# esti nasol



## wsxxsw

Hi,

I've got no idea about the meaning of this expression that someone sent to me. I don't know the person so that I've got no idea if it's an insult or not!

If you know the translation in italian is better, otherwise spanish, french, or english will be ok.

Thanks


----------



## Trisia

Hello, wsxxsw 

Unfortunately, it's an insult, yes.

eşti = you are
nasol = slang for many things, depending on the context. It's more or less the equivalent of "nasty", and, just like _nasty_, it has several meanings.

Examples:
A: Uită-te la poza asta. E noul meu iubit. (Take a look at this photo. It's my new boyfriend)
B: E cam nasol. (He's kinda nasty = _not very good-looking_)

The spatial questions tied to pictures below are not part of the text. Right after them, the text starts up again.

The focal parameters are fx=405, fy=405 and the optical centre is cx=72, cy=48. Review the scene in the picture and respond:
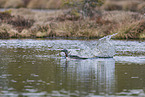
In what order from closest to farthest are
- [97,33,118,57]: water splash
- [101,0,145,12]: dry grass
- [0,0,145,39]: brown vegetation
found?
Result: 1. [97,33,118,57]: water splash
2. [0,0,145,39]: brown vegetation
3. [101,0,145,12]: dry grass

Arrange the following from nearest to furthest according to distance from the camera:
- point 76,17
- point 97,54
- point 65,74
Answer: point 65,74 < point 97,54 < point 76,17

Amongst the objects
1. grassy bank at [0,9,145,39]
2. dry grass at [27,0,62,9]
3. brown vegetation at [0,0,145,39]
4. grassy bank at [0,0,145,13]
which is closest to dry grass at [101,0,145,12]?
grassy bank at [0,0,145,13]

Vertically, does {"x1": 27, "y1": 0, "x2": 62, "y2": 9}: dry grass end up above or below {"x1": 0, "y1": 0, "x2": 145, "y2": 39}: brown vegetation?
above

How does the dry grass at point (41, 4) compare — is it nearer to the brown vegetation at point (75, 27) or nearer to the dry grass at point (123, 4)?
the dry grass at point (123, 4)

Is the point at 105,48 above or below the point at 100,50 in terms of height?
above

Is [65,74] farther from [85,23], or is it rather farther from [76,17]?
[76,17]

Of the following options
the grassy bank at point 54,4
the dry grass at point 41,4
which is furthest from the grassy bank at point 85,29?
the dry grass at point 41,4

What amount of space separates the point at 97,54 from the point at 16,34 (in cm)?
2773

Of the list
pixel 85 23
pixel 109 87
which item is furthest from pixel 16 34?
pixel 109 87

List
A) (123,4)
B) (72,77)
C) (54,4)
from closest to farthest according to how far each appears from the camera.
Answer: (72,77), (123,4), (54,4)

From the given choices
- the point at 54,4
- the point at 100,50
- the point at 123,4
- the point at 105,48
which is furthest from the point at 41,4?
the point at 105,48

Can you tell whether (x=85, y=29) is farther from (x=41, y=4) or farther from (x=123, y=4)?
(x=41, y=4)

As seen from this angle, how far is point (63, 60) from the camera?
2681 centimetres

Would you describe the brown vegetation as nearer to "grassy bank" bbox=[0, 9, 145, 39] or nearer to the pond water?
"grassy bank" bbox=[0, 9, 145, 39]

A: Mă duci diseară la film? (Will you take me to the movies tonight?)
B: N-am chef. (I'm not in the mood)
A: Eşti nasol.(You're nasty = _you're mean_)

A: M-am dat cu capul de uşă (I banged my head against the door)
B: Au, ce nasol! (Ouch, that's nasty! = _that must've hurt_)


----------



## robbie_SWE

But Trisia, doesn't it also mean "_cool_"? 

*- Cum era filmul?* (_how whas the movie?_)
*- Era nasol!* (_it was cool!_)

Be kind, haven't been in Romania for 15 years! 

 robbie


----------



## CriHart

robbie_SWE said:


> But Trisia, doesn't it also mean "_cool_"?
> 
> *- Cum era filmul?* (_how whas the movie?_)
> *- Era nasol!* (_it was cool!_)
> 
> Be kind, haven't been in Romania for 15 years!
> 
> robbie




Hi, certainly it doesn't mean cool. In Italian is "fa schifo" 
"Esti nasol" means "mi fai schifo".


----------



## robbie_SWE

Aha, acuma inteleg!

Multumesc CriHart!

 robbie


----------



## wsxxsw

Actually, I thought that it was an insult but right now I'm sure of it 


Thank you very much for the answers


----------